The 1-0 Tampa Bay Buccaneers will visit U.S. Bank Stadium for the first time on Sunday to take on the 1-1 Minnesota Vikings in Tampa Bay's first road game of the season. Here are a few individual matchups that could play a key role in determining the outcome of the Bucs' Week Three road trip:
Vikings RB Dalvin Cook vs. Buccaneers LB Kendell Beckwith
This matchup features a pair of fast-starting rookies, both of whom were Day Two draft picks who fell a little farther than originally expected. Cook, long considered a likely first-round pick, landed with the Vikings in Round Two and through two games is the NFL's third-leading rusher with 191 yards. It's been a bit of boom-or-bust for Cook; despite being dropped for a loss on nine of his 34 carries, he is still averaging an excellent 5.6 yards per tote. In the Buccaneers' belated season opener last Sunday, it quickly become clear that the hard-hitting Beckwith, a third-round pick who dropped due to a knee injury, is going to be a key addition to the Bucs' run defense. He started on the strong side but moved into the middle after an injury to Kwon Alexander. Beckwith's first NFL game included five solo tackles, two tackles for loss and a pass defensed.

┄┄┄┄┄┄┄┄┄┄┄┄┄┄┄┄┄┄┄┄

EXERCISE OBJECTIVE: Summarize the preview of the Buccaneers–Vikings matchup in two sentences.

Image-based spatial reasoning data:
┄┄┄┄┄┄┄┄┄┄┄┄┄┄┄┄┄┄┄┄

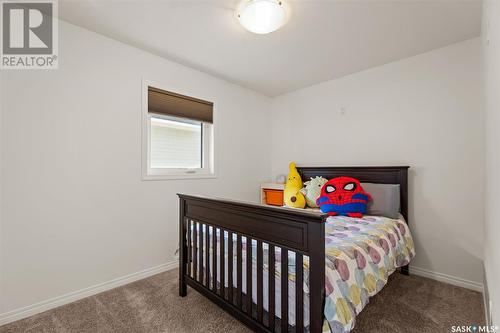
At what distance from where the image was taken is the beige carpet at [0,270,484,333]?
163 centimetres

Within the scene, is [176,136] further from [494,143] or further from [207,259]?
[494,143]

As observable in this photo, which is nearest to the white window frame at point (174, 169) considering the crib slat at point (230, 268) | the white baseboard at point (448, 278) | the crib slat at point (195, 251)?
the crib slat at point (195, 251)

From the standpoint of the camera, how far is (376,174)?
2.67 m

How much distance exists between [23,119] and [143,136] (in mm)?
889

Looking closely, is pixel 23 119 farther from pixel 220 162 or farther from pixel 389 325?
pixel 389 325

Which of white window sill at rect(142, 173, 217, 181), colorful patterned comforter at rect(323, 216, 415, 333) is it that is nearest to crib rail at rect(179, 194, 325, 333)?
colorful patterned comforter at rect(323, 216, 415, 333)

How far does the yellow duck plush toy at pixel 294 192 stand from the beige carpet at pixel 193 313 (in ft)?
3.90

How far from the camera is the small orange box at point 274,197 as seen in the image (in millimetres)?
3426

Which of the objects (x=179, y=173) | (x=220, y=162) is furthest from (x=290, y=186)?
(x=179, y=173)

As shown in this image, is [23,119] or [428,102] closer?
[23,119]

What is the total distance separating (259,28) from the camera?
6.08 feet

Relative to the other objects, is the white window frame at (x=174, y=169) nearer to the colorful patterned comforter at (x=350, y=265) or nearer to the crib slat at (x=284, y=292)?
the colorful patterned comforter at (x=350, y=265)

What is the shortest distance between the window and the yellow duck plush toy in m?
1.03

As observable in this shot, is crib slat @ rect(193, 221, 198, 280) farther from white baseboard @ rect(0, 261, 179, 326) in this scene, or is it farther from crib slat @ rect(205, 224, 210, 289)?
white baseboard @ rect(0, 261, 179, 326)
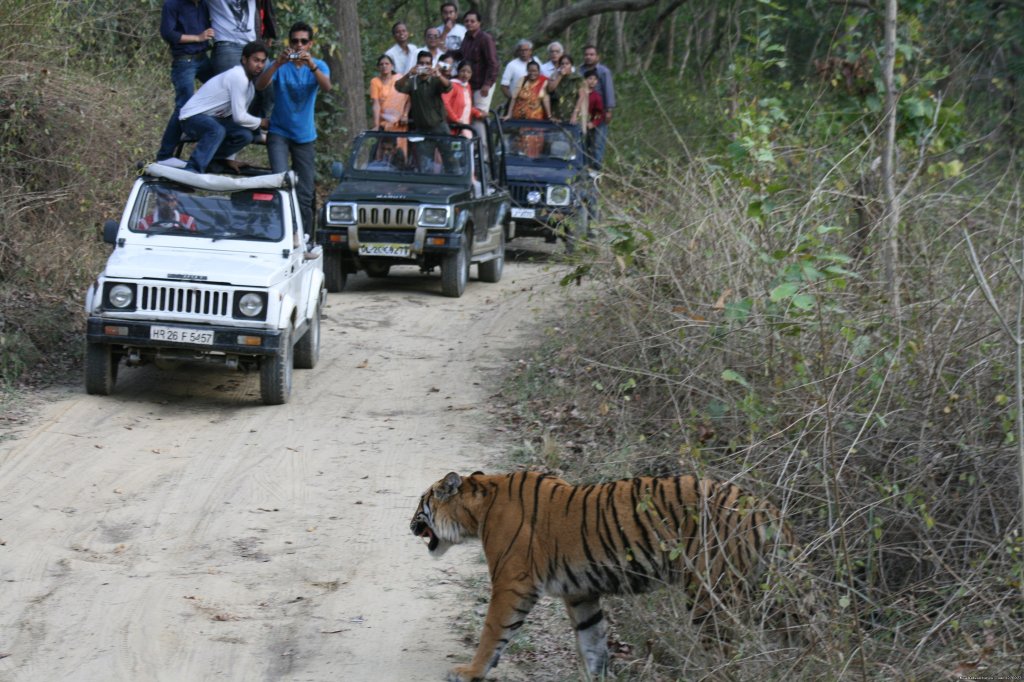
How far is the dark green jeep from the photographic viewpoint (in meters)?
14.4

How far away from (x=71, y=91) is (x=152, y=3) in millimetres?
3289

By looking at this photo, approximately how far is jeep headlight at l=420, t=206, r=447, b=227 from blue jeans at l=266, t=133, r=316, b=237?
151 cm

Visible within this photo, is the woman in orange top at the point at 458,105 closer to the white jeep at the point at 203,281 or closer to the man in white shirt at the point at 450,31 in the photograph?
the man in white shirt at the point at 450,31

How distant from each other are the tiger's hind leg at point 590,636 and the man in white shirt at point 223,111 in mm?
6825

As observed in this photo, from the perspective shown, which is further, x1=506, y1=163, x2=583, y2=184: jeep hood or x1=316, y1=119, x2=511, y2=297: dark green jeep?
x1=506, y1=163, x2=583, y2=184: jeep hood

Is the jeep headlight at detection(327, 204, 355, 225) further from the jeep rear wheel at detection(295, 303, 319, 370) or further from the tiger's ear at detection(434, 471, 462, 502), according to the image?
the tiger's ear at detection(434, 471, 462, 502)

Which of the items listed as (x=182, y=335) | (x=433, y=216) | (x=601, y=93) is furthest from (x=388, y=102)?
(x=182, y=335)

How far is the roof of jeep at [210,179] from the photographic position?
33.8ft

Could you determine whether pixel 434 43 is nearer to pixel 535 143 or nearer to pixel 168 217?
pixel 535 143

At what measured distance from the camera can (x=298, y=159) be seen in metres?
13.2

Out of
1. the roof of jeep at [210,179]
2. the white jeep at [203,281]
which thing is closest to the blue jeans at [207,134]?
the roof of jeep at [210,179]

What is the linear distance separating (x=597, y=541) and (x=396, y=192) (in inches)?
386

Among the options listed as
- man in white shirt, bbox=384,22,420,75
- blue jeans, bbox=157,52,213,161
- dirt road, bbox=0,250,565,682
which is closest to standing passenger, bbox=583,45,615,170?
man in white shirt, bbox=384,22,420,75

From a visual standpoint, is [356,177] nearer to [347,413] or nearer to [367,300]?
[367,300]
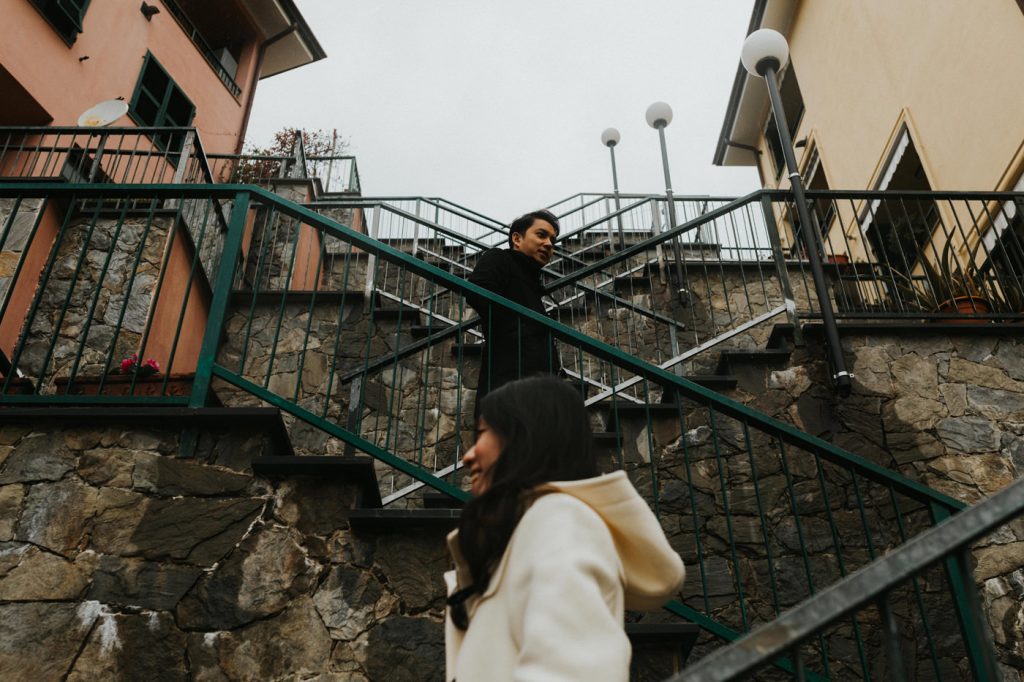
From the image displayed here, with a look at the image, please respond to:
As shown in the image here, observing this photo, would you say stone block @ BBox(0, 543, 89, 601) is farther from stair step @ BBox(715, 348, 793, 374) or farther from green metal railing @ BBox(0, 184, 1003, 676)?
stair step @ BBox(715, 348, 793, 374)

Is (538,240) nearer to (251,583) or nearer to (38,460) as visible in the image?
(251,583)

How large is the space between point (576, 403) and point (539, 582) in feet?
1.64

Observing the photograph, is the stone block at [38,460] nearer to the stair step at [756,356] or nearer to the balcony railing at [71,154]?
the stair step at [756,356]

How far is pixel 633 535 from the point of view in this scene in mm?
1390

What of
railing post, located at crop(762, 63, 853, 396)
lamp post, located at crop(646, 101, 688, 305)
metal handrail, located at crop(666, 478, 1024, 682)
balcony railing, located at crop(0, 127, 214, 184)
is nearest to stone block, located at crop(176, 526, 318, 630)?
metal handrail, located at crop(666, 478, 1024, 682)

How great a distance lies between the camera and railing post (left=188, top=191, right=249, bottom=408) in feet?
9.98

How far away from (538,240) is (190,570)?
210cm

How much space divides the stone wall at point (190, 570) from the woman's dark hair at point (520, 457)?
4.61ft

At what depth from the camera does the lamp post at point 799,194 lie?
4.62m

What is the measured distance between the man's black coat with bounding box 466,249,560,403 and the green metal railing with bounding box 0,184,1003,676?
0.20ft

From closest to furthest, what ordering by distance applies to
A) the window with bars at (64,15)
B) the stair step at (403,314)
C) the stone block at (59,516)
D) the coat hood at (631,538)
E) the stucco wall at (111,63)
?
1. the coat hood at (631,538)
2. the stone block at (59,516)
3. the stair step at (403,314)
4. the stucco wall at (111,63)
5. the window with bars at (64,15)

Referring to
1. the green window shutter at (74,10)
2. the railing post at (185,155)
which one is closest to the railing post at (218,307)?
the railing post at (185,155)

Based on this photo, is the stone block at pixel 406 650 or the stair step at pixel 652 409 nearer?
the stone block at pixel 406 650

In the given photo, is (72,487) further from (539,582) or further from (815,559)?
(815,559)
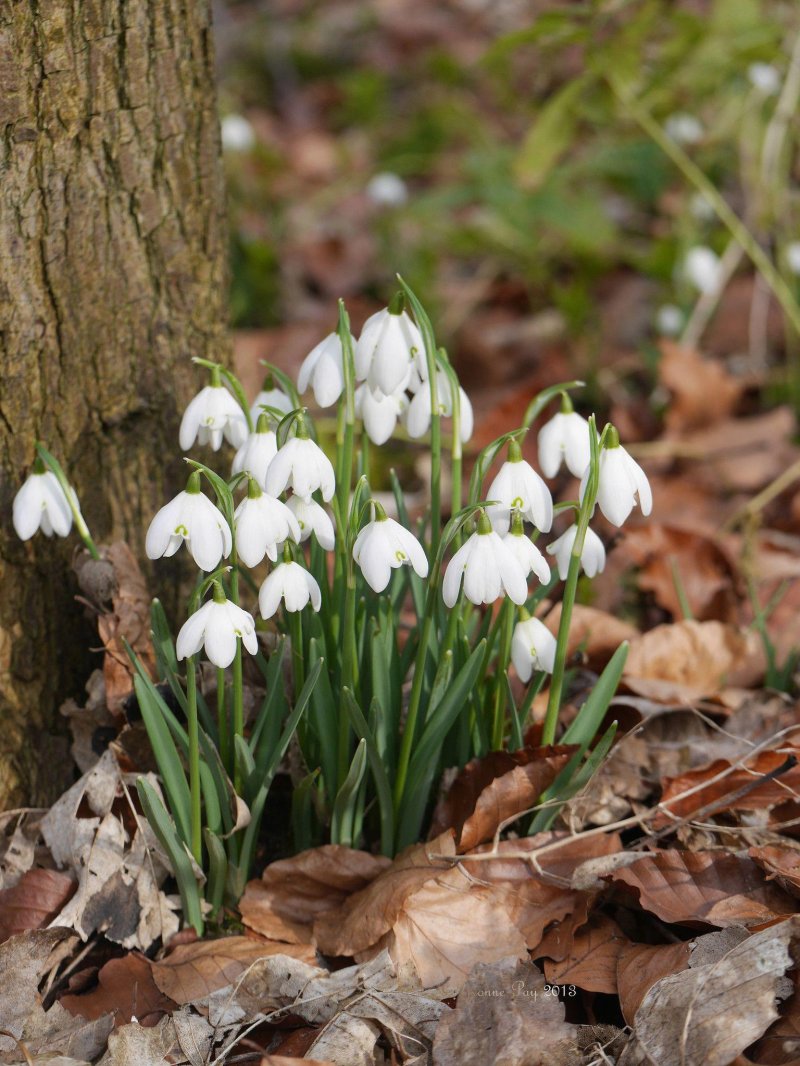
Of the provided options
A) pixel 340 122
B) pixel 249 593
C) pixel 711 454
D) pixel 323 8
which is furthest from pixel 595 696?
pixel 323 8

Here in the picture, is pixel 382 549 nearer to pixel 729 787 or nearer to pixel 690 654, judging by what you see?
pixel 729 787

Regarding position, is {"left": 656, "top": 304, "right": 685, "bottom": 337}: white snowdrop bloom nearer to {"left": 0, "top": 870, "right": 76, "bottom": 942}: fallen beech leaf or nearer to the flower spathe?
the flower spathe

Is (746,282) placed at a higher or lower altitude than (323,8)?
lower

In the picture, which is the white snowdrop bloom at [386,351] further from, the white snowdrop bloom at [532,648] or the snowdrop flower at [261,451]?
the white snowdrop bloom at [532,648]

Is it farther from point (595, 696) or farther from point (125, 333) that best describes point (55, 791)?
point (595, 696)

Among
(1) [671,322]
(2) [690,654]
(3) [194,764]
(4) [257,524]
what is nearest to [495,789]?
(3) [194,764]

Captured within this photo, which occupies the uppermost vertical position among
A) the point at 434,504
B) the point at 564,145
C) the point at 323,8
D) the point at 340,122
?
the point at 323,8
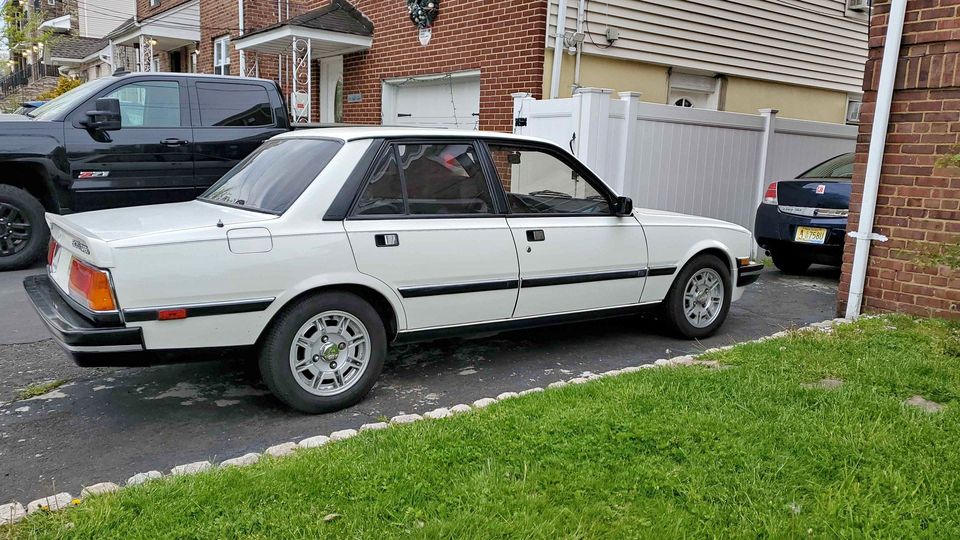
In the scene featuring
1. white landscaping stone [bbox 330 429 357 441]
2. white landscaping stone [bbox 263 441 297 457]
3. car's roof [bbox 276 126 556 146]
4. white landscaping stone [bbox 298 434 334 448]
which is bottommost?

┄┄┄┄┄┄┄┄┄┄┄┄┄┄┄┄┄┄┄┄

ANSWER TO THE EXERCISE: The 1-0 Tampa Bay Buccaneers visit the 1-1 Minnesota Vikings at U.S. Bank Stadium on Sunday for Tampa Bay's first road game of the season, and one key matchup pits two rookies against each other: Vikings running back Dalvin Cook and Buccaneers linebacker Kendell Beckwith. Cook, a second-round pick, is the NFL's third-leading rusher with 191 yards and averages 5.6 yards per carry, while Beckwith, a third-round pick, recorded five solo tackles, two tackles for loss and a pass defensed in his first NFL game.